3.4 years ago by
Walnut Creek, USA
The necessary coverage depends on the platform and run mode, too. Illumina's newer NextSeq platform, for example, has much lower quality and much less accurate quality scores than their top-quality MiSeq platform, as well as shorter reads. All three of those factors influence how much coverage is needed to accurately call variants. WGS needs lower coverage than exon-capture, though, because it has less bias. Using a NextSeq instead of a HiSeq/MiSeq might double your coverage target; and exon-capture might triple it.

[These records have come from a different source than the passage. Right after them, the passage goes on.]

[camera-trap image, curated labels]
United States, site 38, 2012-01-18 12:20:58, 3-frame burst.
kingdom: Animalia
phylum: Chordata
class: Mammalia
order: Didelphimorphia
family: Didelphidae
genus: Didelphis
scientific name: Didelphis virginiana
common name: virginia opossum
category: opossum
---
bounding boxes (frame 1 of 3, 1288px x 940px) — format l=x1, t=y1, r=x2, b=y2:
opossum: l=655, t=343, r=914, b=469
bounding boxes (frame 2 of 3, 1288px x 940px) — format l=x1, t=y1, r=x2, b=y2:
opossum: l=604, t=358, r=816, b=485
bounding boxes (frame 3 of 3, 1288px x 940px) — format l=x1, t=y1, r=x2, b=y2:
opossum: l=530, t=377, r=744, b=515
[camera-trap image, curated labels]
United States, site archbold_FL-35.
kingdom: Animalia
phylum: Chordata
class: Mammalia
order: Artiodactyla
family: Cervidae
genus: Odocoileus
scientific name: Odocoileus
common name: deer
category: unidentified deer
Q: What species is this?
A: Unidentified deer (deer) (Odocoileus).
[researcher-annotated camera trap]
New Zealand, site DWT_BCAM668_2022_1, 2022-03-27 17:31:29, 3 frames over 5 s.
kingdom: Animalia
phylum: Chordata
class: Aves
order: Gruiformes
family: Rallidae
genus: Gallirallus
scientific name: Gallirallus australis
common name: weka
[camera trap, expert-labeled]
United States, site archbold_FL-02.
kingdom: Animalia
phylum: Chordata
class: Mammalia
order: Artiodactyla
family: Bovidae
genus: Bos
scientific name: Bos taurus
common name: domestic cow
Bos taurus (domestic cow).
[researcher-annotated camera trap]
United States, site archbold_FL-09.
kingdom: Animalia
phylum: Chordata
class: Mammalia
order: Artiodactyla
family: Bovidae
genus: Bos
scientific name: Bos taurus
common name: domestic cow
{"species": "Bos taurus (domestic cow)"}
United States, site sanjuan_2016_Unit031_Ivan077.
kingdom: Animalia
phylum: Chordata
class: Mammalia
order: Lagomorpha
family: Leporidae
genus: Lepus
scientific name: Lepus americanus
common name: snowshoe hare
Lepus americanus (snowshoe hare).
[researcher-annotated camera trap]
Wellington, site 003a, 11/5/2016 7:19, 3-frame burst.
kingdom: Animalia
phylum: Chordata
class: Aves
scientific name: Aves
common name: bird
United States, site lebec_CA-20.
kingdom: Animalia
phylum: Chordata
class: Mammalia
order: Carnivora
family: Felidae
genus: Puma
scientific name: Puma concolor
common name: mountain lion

Additionally, Illumina's newer software versions with quantized quality scores are simply not very good for calling variants, which would again increase the necessary coverage for a given confidence level. It's possible to recalibrate the quality scores which will restore the full quality-score range and thus make it possible to more-accurately distinguish SNVs from sequencing error, reducing the necessary coverage, but it's better to just select a platform that does not quantize quality scores in the first place. The newer 2-dye chemistries also seem to decrease quality, and patterned flow-cells decrease average insert size (longer inserts help resolve repeats), so the newer platforms with 2-dye chemistry or patterned flow-cells need more coverage for accurate variant calling.
I'm currently evaluating some NextSeq data from a fungus with 120x coverage. Some of the SNPs are present in 97% of reads; it's pretty obvious they are real. Some are present in 1 read only; they appear to be sequencing error. Some are present in around 25% of reads, with a kind of low average quality score. I'm really not sure about those - are they real? Sequencing error? A collapsed 4-copy repeat in the assembly? If this was MiSeq or HiSeq 2500 data, it would be obvious. But with current NextSeq data, the lowest possible quality score is 14, which indicates over 95% confidence that the call is correct. I have no idea what they are. Others variants are scattered around whole coverage scale, between 2x and 120x; with inaccurate calls and quality scores, it's impossible to accurately call any variants or their ploidy unless you do massive oversequencing, and 30x would absolutely not be sufficient for a haploid, let alone a diploid.